Red Line Synthetic Oil. Racing ATF (Type F) Racing ATF (Type F)
 
sorry to be such a pain. i was reading internet stuff and read that the atf+4 was not compatible with the older 727 from the 70"s but then i read on FABO that lots of guys recommend it for the 727
Not a problem. Ask questions until you're satisfied. You've got a good bit of money tied up in your transmission. It's understandable you want to be sure you're doing the right thing.
 
I wouldn't use Maxlife because for virtually every application there's a better choice. Need CVT fluid? Use CVT fluid? Dexron VI? Toyota WS? ZF 9 speed? Just use the right product.

I'm good with Group III 95% of the time. They've achieved some impressive performance from it. Very good viscosity index at a fraction of Group IV prices, which is what consumer cars need. Would I use it in a drag only trans with a transbrake? Not a chance!


It sucks but I’m not up on most brands of oil any more.

So my advice was horrible.

My philosophy is (especially with automatics) the transmission fluid lasts far longer than engine oil.

To that end, when you spend money on new parts and all that, why skimp on transmission fluid?

Those things are death on oil. They make heat like a mother and most guys just use the cooler in the radiator rather than a stand alone cooler. And most guys run 190 plus engine coolant temperatures so the oil is at least that hot getting back to the transmission. And that’s assuming that little cooler in the radiator is capable of pulling enough heat quickly enough to drop the temperature back to 190 before it heads back to the transmission.

To that end, I would have suggested an oil from someone like Torco, HPL and one other I can’t think of right now.

But, people buy based on cost and not value. They want short term gain (less cash out of pocket at the start) for long term pain (more transmission wear, poorer shifting and yes, you can tell the difference and the fluid will require changing sooner) and to me that’s not value.

I just get tired of all the wailing and gnashing of teeth that happens when you say to someone that buying 22-25 dollar a quart oil is a cost benefit, or an oldie but a goodie “it’s not a race car” nonsense so I just don’t say it very often any more.

To the OP, if you get what I’m saying, look into Torco and HPL.

You spend more up front but in the long run it saves money.

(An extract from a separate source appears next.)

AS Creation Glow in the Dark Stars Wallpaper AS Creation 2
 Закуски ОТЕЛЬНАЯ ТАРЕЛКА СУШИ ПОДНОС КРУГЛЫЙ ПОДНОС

If not, then go with S’cuder’s advice.
 
my intended use is not racing, just a fair weather weekend cruiser but if theres an advantage to use the max life synthetic i would use it.
Im not concerned about price, Im more concerned about the protection it does or does not provide and if its compatible with the older transmissions from the 70's
I would run a version of non synthetic Dexron like Chrysler recommended. You won't find original Dexron 1 very handy, but Dexron 3 is everywhere. That's what I'd use. This ain't rocket science. People can say "this ain't 1970 anymore" all they want, but the fact is, Dexron 3 is all you need. If you want something to shift a little more firm, Type F will be fine. The fact is, these transmissions will work on motor oil or even tractor fluid, so anything more is an upgrade.